O outro pólo de conflito no congresso traduziu a mesma vontade de controlo político do PCP e ocorreu com a tese de Medeiros Ferreira sobre o papel das forças armadas, apontando quer os riscos de um golpe de direita, quer as possibilidades de um derrube do regime pelos militares, assente na trilogia do “descolonizar, democratizar e desenvolver”. Num certo sentido, essa foi a tese mais premonitória do congresso, violentamente atacada pelos sectores do PCP. Assisti a essa sessão e recordo-me de ver uma jovem mulher, claramente comunista, a vociferar contra os militares que ela, que vivia na Amadora, dizia conhecer muito bem na sua violência pró-regime.

À data em que enviou a tese para o congresso, Medeiros Ferreira vivia exilado na Suíça e tinha integrado o Grupo Revolução Socialista e a revista Polémica, em que ele era o único que não era ex-comunista, como António Barreto ou Eurico Figueiredo. A sua reflexão, como a de Manuel Lucena, também colaborador da Polémica, estava mais próxima de um socialismo radical do que do esquerdismo predominantemente maoísta, e acompanhava uma mudança de temas e análises que veio a permitir uma renovação do pensamento da oposição. O PCP contrariava como podia estas “inovações” esquerdistas, usando alguns dos seus intelectuais nesse combate, como Vital Moreira escrevendo sobre Marcuse, ou Sottomayor Cardia discutindo o “pensamento de Ulianov”, ou seja, Lenine para efeitos de censura.

Foi neste contexto que se realizou o Congresso da Oposição Democrática e, se abstrairmos destas mitologias heróicas, podemos dar-lhe a sua verdadeira dimensão como acto de resistência e coragem, face a um regime que ninguém pensava que iria acabar um ano depois. 

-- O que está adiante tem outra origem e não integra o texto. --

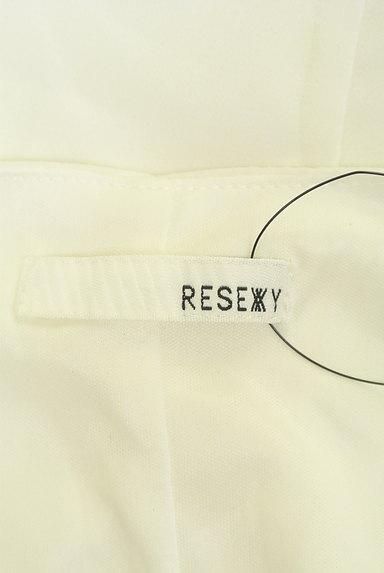 RESEXXY(リゼクシー)の古着「カシュクールシフォンキャミチュニック(カットソー・プルオーバー)」大画像6へ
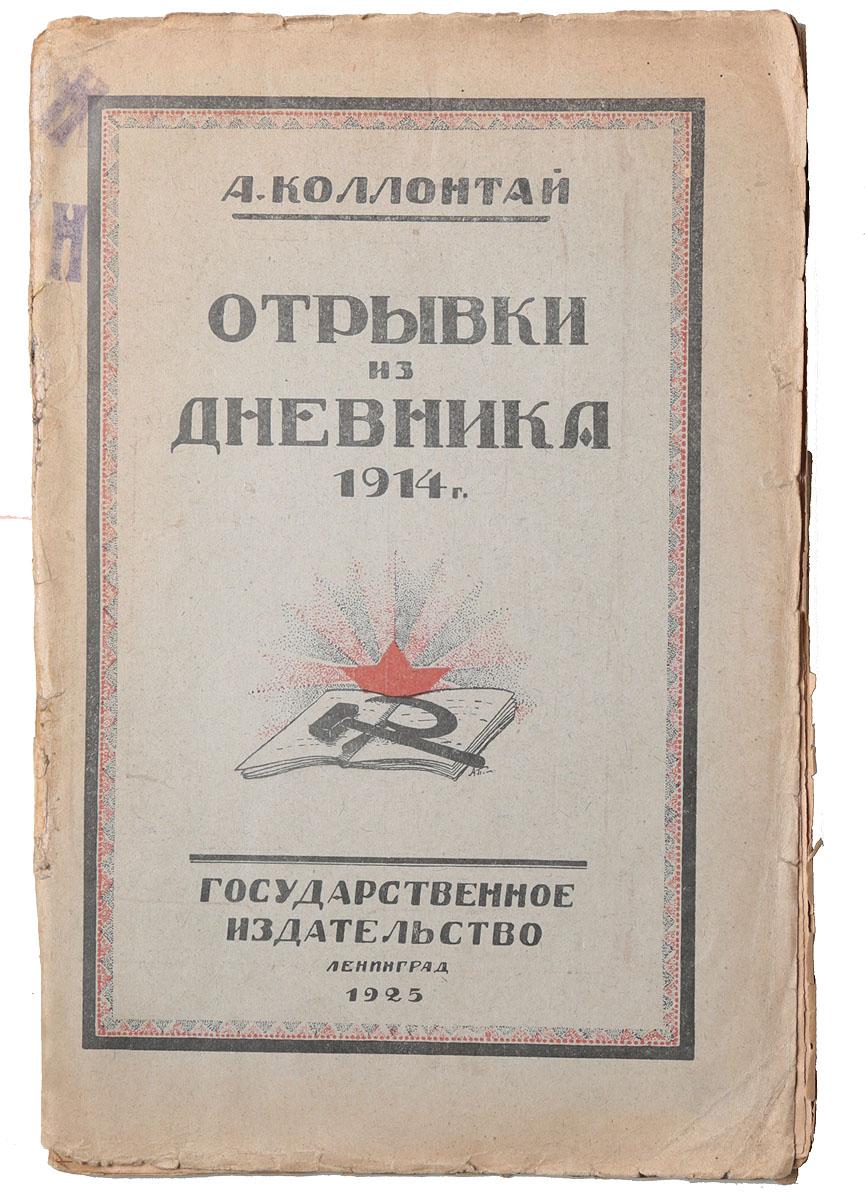 А. Коллонтай. Отрывки из дневника 1914 г.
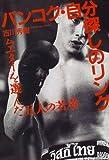 Bankoku jibun sagashi no ringu : Muetai o eranda gonin no wakamono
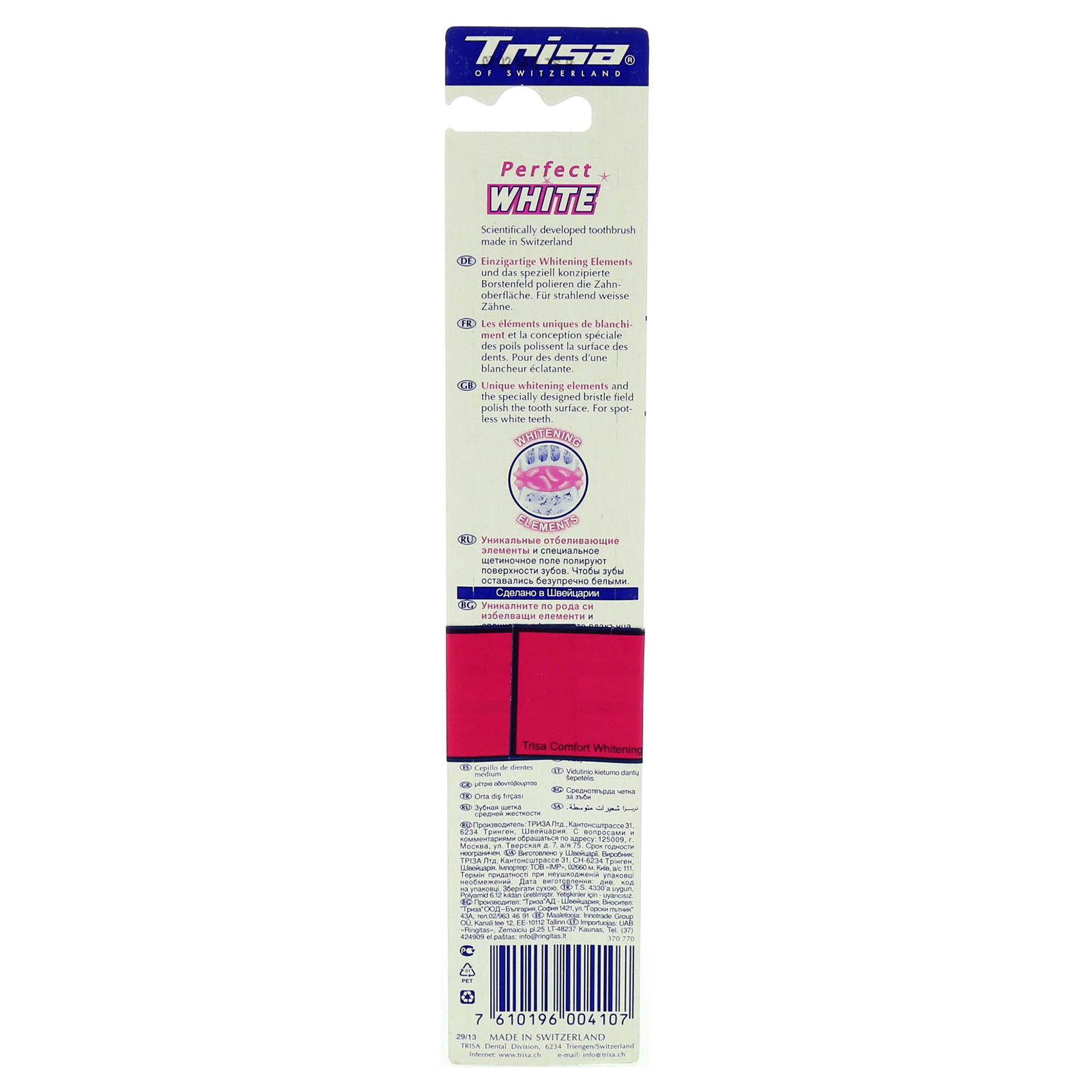 TRISA T/BRUSH COMFORT FLEX MED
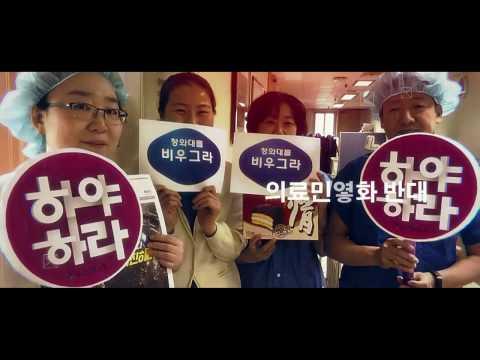 <영상> 보건의료노조 2016년 활동보고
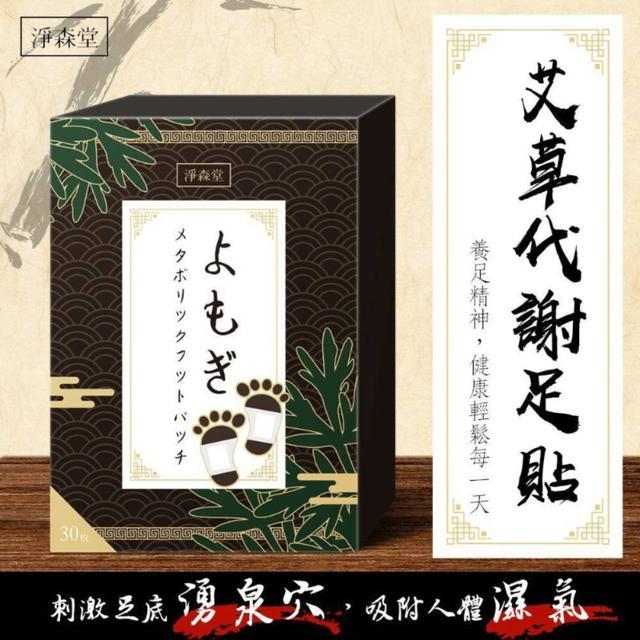 (預購)(3)【淨森堂】艾草代謝足貼 30入(共六盒)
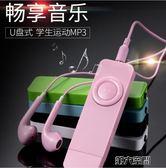 MP3 mp3播放器迷你學生隨身聽可愛卡通運動音樂超薄英語口香糖MP4 第六空間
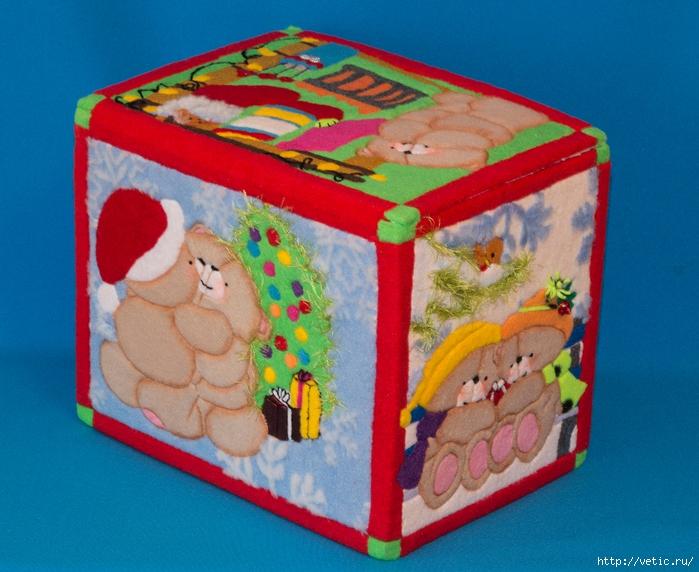 коробка для ёлочных игрушек (МК) 22 (700x572, 327Kb)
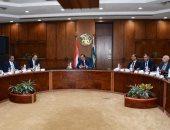 وزير البترول خلال الاجتماع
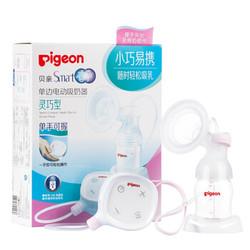 Pigeon 贝亲 QA56 睿享型电动吸奶器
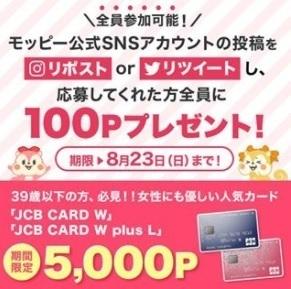 モッピー SNS投稿キャンペーン 2020年8月 第2弾.jpg
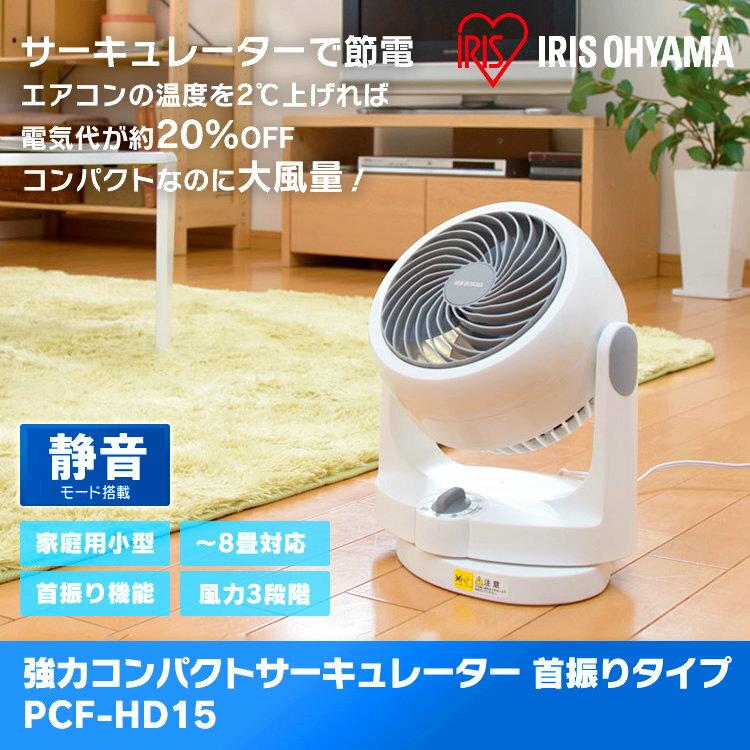 サーキュレーター PCF-HD15-W・PCF-HD15-Bあす楽対応 送料無料 〜8畳 家庭用小型 静音 首振りタイプ Hシリーズ ホワイト ブラック アイリスオーヤマ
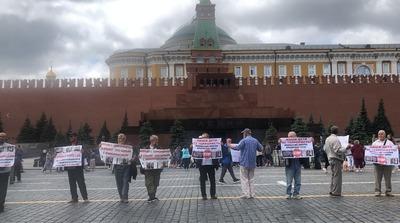 Участники акции против преследования крымских татар задержаны на Красной площади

* Mário Matos e Lemos publicou em carta ao Público uma "correcção" a um suposto "erro" meu  sobre a questão da mudança de nome de Congresso Republicano para Congresso da Oposição Democrática. A carta é a seguinte:
No seu artigo de sábado, o dr. José Pacheco Pereira cometeu um estranho erro: afirma que o III Congresso da Oposição Democrática se chamou assim, e não Republicano, como os dois anteriores, por imposição do Governo para fins propagandísticos. Ora, o dr. Pacheco Pereira sabe perfeitamente – e se se tivesse esquecido, na sessão comemorativa houve quem o referisse – que o nome mais genérico de oposição democrática foi uma imposição dos opositores monárquicos que queriam participar e que não o fariam num congresso que se denominasse simplesmente republicano.
Se o Público me tivesse enviado com antecedência a carta, como é curial nestes casos, eu teria de imediato referido o que acontecera e as minhas fontes. A versão sobre o nome do Congresso que conhecia era idêntica à de Mário Matos e Lemos: que tal se devia à necesidade de permitir a presença dos monárquicos na reunião. Sucede que nas intervenções de Flávio Sardo e António Neto Brandão, ambos com um papel decisivo na organização do Congresso e nas negociações em 1973 com o Governador Civil de Aveiro Vale Guimarães, foi exposto de forma inequívoca  o modo como tal exigência de mudança de nome fora feita, dentro de uma estratégia governamental de usar o Congresso para mostrar às opiniões públicas estrangeiras, através dos jornalistas com quem o SNI patrocinou uma reunião, que em Portugal havia uma oposição que podia actuar em legalidade nos anos eleitorais. Como se tratava de testemunhos na primeira pessoa, pareceu-me de aceitar esta versão, tanto mais que a presença de monárquicos no Congresso foi bastante residual.